- A Justiça de São Paulo rejeitou ação popular movida pelo vereador Rubinho Nunes, que pedia a proibição da reserva de vagas para pessoas que se autodeclaram trans na Unicamp.
- A cota foi aprovada pelo Conselho Universitário da Unicamp em abril do ano passado, beneficiando pessoas trans, travestis ou não binárias ingressantes pela Enem.
- A Unicamp argumentou que ações afirmativas são políticas públicas especiais para combater discriminações e promover a participação de minorias em educação, saúde, emprego e outros setores.
- A 3ª Câmara de Direito Público do Tribunal de Justiça de São Paulo manteve a decisão de primeira instância, que considerou a medida legal; o relator foi o desembargador Paulo Pereira.
- Rubinho Nunes afirmou à Folha que lamenta a decisão e indicou pretender concorrer a deputado federal no próximo ano para contestar a política.
A Justiça de São Paulo rejeitou a ação movida pelo vereador Rubinho Nunes (União Brasil), que pedia a proibição da reserva de vagas para pessoas que se autodeclaram trans, travestis ou não binárias na Unicamp.

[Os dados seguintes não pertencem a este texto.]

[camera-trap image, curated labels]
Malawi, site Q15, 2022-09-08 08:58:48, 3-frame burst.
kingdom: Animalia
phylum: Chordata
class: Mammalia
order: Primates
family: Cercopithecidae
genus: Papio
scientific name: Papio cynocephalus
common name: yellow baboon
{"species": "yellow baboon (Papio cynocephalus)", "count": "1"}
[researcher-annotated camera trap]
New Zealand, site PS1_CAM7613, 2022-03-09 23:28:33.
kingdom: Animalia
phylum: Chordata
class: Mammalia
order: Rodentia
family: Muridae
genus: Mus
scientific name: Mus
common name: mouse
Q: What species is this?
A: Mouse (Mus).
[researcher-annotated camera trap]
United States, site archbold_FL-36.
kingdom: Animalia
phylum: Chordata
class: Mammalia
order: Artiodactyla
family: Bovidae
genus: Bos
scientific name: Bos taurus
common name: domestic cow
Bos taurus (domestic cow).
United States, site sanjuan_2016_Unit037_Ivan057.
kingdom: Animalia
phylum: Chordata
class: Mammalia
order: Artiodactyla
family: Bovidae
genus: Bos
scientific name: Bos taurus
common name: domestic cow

A medida já havia sido aprovada pelo Conselho Universitário em abril do ano passado.
A ação popular afirmava que a prática seria inconstitucional, alegando violação ao direito de igualdade previsto na Constituição. O vereador afirmou que a reserva dificultaria o acesso de pessoas consideradas “ comuns” ao ensino superior.
A Unicamp argumentou que as ações afirmativas funcionam como políticas públicas para combater discriminações étnicas, raciais, religiosas e de gênero e visam ampliar a participação de minorias na educação, na saúde e no mercado de trabalho. A instituição ressaltou o objetivo de promover igualdade de oportunidades.
A decisão foi proferida pela 3ª Câmara de Direito Público do Tribunal de Justiça de São Paulo, que manteve o entendimento de primeira instância. O relator, desembargador Paulo Pereira, destacou que o Supremo Tribunal Federal já validou a legalidade das políticas afirmativas e que elas promovem inclusão e equilíbrio para grupos discriminados.
O vereador afirmou, à Folha de S. Paulo, que pretende recorrer da decisão. Ele declarou que, no ano seguinte, pretende ampliar atuação política, mantendo o objetivo de contestar as cotas. A defesa da Unicamp, por sua vez, segue sustentando a legalidade da medida.